California often acts on technology, privacy, and environmental issues in advance of other states and the federal government, and this measure could serve as a catalyst for other states to pass similar or identical laws.
A number of tech giants strongly opposed the initiative and the legislative measure, although individual companies and groups representing them articulated few reasons. A Google executive said the act would have unintended consequences, but didn’t enumerate possibilities. A cellular operator trade group, the CTIA, said state-specific rules would confuse consumers and stifle innovation, especially if other states pile on.
Many technology companies have faced criticism over disclosures both about what data is collected and how, as well as their actions when they discover privacy flaws or data breaches.
However, the California act will affect any business that has customers in California that meet one or more of the following tests: gross at least $25 million annually; interact with information to 50,000 or more people, households, or devices; or make half its annual revenue from selling personal information.

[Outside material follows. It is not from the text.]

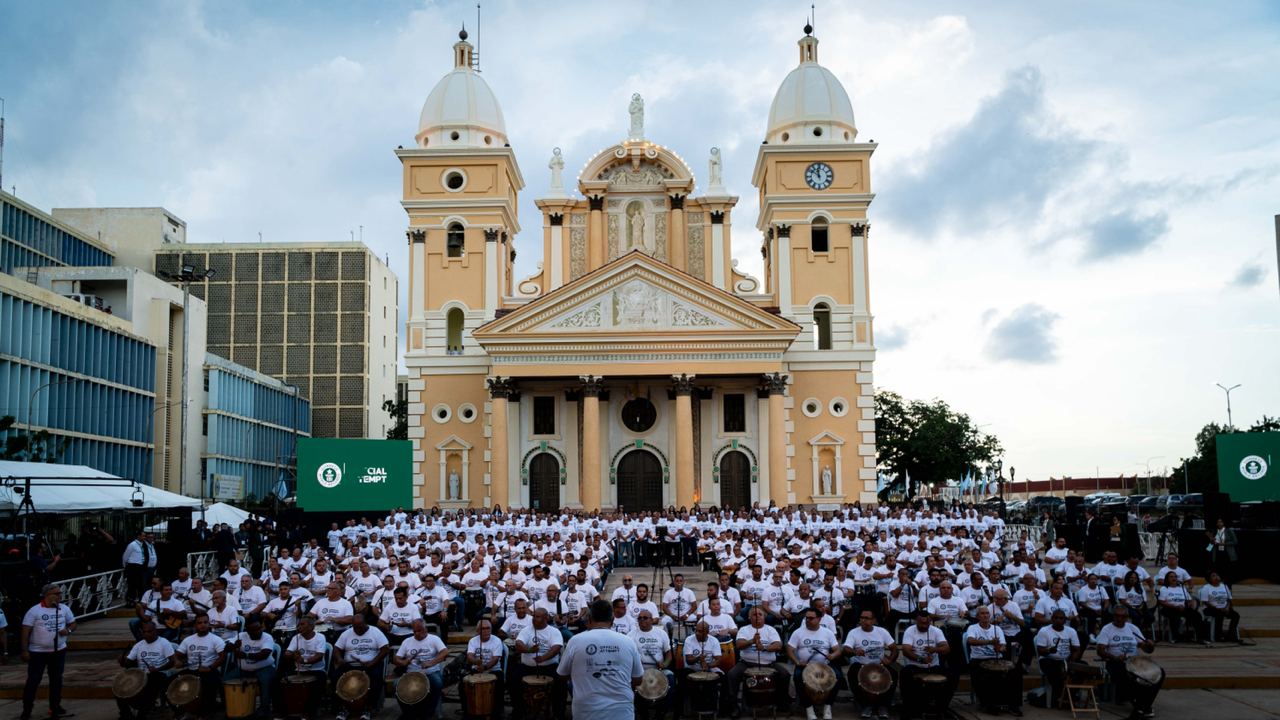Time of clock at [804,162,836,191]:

The landmark bill has elements in common with the General Data Protection Regulation (GDPR) that the European Union imposed on its member states and some affiliates in late May. The GDPR roiled many websites and advertising networks, despite the long advance notice of its effective date, leading some media companies to block access to E.U. readers.
Unlike the GDPR, however, the California measure doesn’t require opt-in permission to collect information, nor any right to opt out short of complete deletion. Rather than a disclosure, the Consumer Privacy Act makes consumers act to request information, which then must be provided.
The ballot initiative that spurred the fast passage of this bill was the work of housing developer Alastair Mactaggart, who contributed $3 million as of June 23 for signature gatherers and other expenses. However, Amazon, Facebook, Google, Microsoft, Uber, and other tech companies planned to spend as much as $100 million opposing it if it had reached the ballot. Mactaggart said he’d withdraw the initiative if the legislature crafted a bill that had sufficiently similar protections as his.
The Consumer Protection Act gives businesses a loophole to coax consumers to share their data. But that loophole— providing consumers with financial incentives—may be costly.